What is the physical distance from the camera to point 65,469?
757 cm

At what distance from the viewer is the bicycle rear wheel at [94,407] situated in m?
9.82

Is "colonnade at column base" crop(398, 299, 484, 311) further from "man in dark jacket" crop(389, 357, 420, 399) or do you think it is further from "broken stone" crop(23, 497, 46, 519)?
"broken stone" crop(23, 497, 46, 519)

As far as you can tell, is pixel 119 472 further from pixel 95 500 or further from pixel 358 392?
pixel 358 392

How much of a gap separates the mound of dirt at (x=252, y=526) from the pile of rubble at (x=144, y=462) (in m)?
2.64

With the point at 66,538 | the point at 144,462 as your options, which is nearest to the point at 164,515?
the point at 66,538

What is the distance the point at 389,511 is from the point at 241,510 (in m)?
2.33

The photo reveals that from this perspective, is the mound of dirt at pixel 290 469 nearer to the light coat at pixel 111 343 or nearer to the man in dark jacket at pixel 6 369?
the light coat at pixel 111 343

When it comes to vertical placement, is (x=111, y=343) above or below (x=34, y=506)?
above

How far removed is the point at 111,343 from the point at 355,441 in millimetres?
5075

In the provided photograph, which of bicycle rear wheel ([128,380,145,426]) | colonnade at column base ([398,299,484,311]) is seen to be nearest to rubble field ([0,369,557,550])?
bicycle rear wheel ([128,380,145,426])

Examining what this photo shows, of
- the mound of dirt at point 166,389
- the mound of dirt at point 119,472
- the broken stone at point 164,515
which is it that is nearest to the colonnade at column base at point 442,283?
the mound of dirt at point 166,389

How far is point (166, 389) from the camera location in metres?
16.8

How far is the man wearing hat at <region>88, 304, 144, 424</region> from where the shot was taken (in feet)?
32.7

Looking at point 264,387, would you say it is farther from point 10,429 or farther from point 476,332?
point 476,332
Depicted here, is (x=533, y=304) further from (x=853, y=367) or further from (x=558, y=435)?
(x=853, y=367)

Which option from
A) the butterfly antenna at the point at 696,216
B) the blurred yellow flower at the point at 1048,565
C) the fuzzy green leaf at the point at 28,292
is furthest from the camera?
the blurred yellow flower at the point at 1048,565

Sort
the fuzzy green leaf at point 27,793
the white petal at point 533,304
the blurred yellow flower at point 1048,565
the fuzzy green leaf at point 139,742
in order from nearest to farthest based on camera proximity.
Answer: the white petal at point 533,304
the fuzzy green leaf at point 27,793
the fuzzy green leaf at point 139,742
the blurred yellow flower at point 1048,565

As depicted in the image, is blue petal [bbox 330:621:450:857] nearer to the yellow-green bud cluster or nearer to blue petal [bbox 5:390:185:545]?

+++

**Task description:** Set all of the entries down again, exactly as they were given.

**Result:**
What is the physical distance from the camera to point 65,469?
757 cm

At what distance from the viewer is the bicycle rear wheel at [94,407] situated in m?
9.82

Is "colonnade at column base" crop(398, 299, 484, 311) further from "man in dark jacket" crop(389, 357, 420, 399) or do you think it is further from "broken stone" crop(23, 497, 46, 519)?
"broken stone" crop(23, 497, 46, 519)

As far as you can tell, is pixel 119 472 further from pixel 95 500 or further from pixel 358 392?
pixel 358 392

How much of a gap separates the mound of dirt at (x=252, y=526) from the pile of rubble at (x=144, y=462) (in m)?
2.64

With the point at 66,538 | the point at 144,462 as your options, which is nearest to the point at 164,515?
the point at 66,538

What is the distance the point at 389,511 is from the point at 241,510 (in m)?
2.33

The photo reveals that from this perspective, is the mound of dirt at pixel 290 469 nearer to the light coat at pixel 111 343 or nearer to the man in dark jacket at pixel 6 369?
the light coat at pixel 111 343

When it comes to vertical placement, is (x=111, y=343) above or below (x=34, y=506)?
above

How far removed is the point at 111,343 from the point at 355,441 in millimetres?
5075

In the provided photograph, which of bicycle rear wheel ([128,380,145,426]) | colonnade at column base ([398,299,484,311]) is seen to be nearest to rubble field ([0,369,557,550])?
bicycle rear wheel ([128,380,145,426])

Examining what this photo shows, of
- the mound of dirt at point 166,389
- the mound of dirt at point 119,472
- the broken stone at point 164,515
which is it that is nearest to the colonnade at column base at point 442,283?
the mound of dirt at point 166,389

How far is point (166, 389) from the camera location in metres?
16.8

How far is the man wearing hat at <region>88, 304, 144, 424</region> from where the shot was taken (in feet)?
32.7

Looking at point 264,387, would you say it is farther from point 10,429 or farther from point 476,332?
point 476,332
Depicted here, is (x=533, y=304) further from (x=853, y=367) or further from (x=558, y=435)?
(x=853, y=367)

Which option from
A) the butterfly antenna at the point at 696,216
B) the blurred yellow flower at the point at 1048,565
C) the fuzzy green leaf at the point at 28,292
is furthest from the camera?
the blurred yellow flower at the point at 1048,565

Sort
the fuzzy green leaf at point 27,793
the white petal at point 533,304
the blurred yellow flower at point 1048,565
the fuzzy green leaf at point 139,742
in order from nearest to farthest based on camera proximity.
Answer: the white petal at point 533,304
the fuzzy green leaf at point 27,793
the fuzzy green leaf at point 139,742
the blurred yellow flower at point 1048,565

As depicted in the image, is blue petal [bbox 330:621:450:857] nearer to the yellow-green bud cluster or nearer to blue petal [bbox 5:390:185:545]?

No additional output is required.